Dalam sambutannya, Ketua Umum PP Muhammadiyah, Haedar Nashir menyebut forum ini lahir atas keprihatinan terhadap kesehatan demokrasi yang semakin serba pragmatis dan menjauh dari fondasi ketatanegaraan yang sehat sesuai UUD 1945, Pancasila dan cita-cita nasional para pendiri bangsa.

Bertemunya Muhammadiyah dengan insan media, diharapkan memantik proyeksi kebangsaan ke depan yang lebih visioner dan bebas dari agenda politik praktis jangka pendek. Forum seperti ini, kata dia adalah bagian dari tradisi kultural Muhammadiyah.

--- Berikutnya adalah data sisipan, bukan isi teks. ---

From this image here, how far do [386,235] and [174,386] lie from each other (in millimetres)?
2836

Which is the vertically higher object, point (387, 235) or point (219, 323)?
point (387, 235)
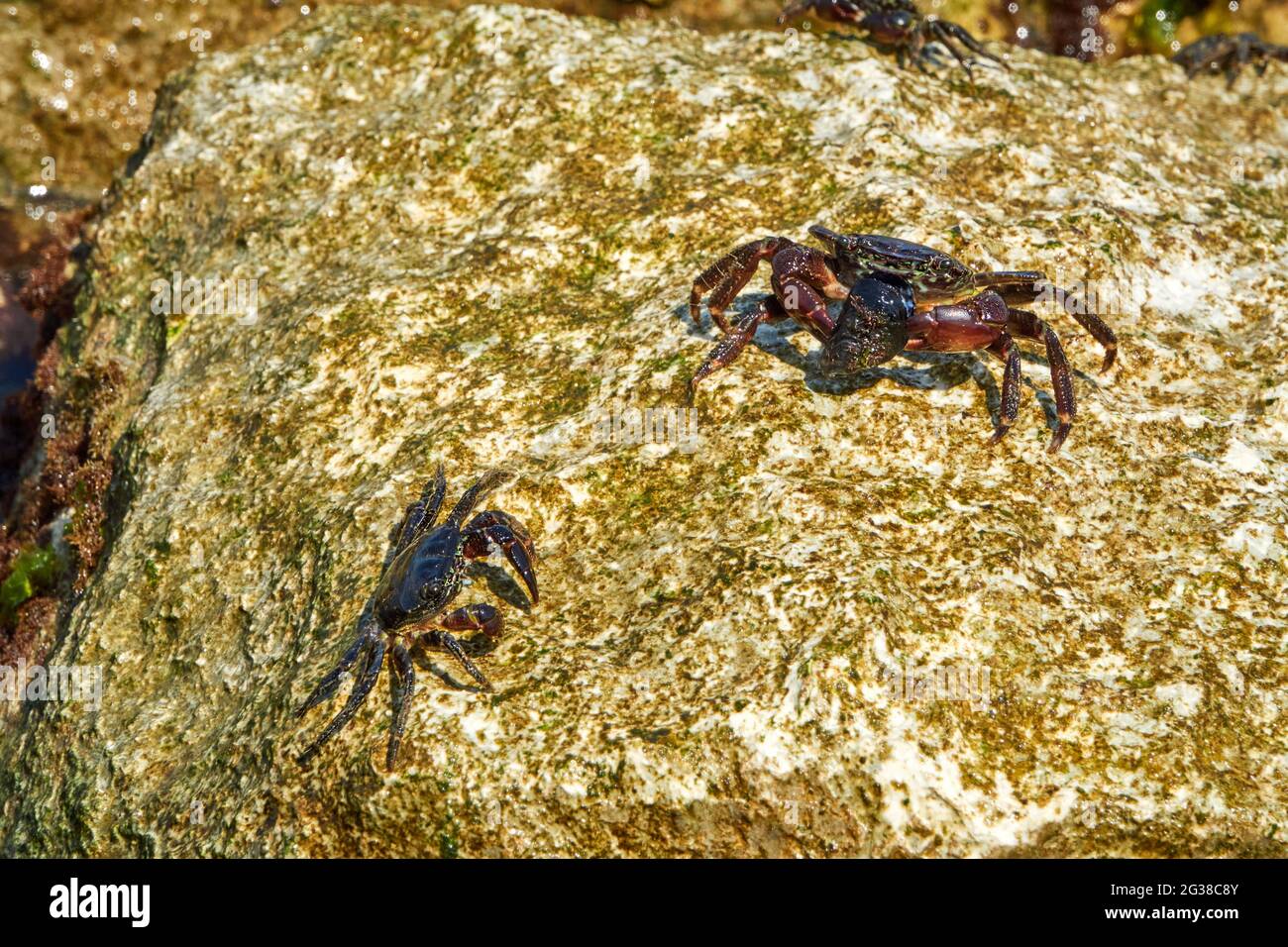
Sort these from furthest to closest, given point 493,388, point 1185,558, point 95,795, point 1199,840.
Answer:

“Agar dari berbagai kepentingan relasi praktis itu, politik tetap berpijak di atas fondasi bangsa yang fundamental; Pancasila, Agama, dan Kebudayaan luhur bangsa, agar politik tidak bersifat sekadar nilai guna,” kata Haedar.

“Intinya kami ingin memperoleh masukan, pandangan dari rekan-rekan seluruh media karena kita tidak cukup Muhammadiyah ini memandang persoalan-persoalan bangsa dan tawaran-tawaran solusi sendirian,” imbuhnya.

Pada forum ini, Haedar menyebut ada kesamaan keprihatinan, komitmen, dan pandangan mengenai persoalan-persoalan bangsa yang memang harus dihadapi bersama oleh kekuatan masyarakat sipil seperti Muhammadiyah dan media massa.

“Pertama menghadapi pemilu 2024, kita berpandangan sama. Bahwa tidak cukup hanya membiarkan proses politik itu terjadi secara pragmatis, siapa nyalon dan menang, berkoalisi, dan berstrategi. Tapi bagaimana pemilu itu juga membawa politik nilai, politik demokrasi yang substantif sekaligus juga mengutamakan kepentingan bangsa dan negara yang itu semua memerlukan pengawalan, panduan, dan kritik dari kekuatan masyarakat, Muhammadiyah, ormas-ormas bangsa dan bahkan media,” urainya.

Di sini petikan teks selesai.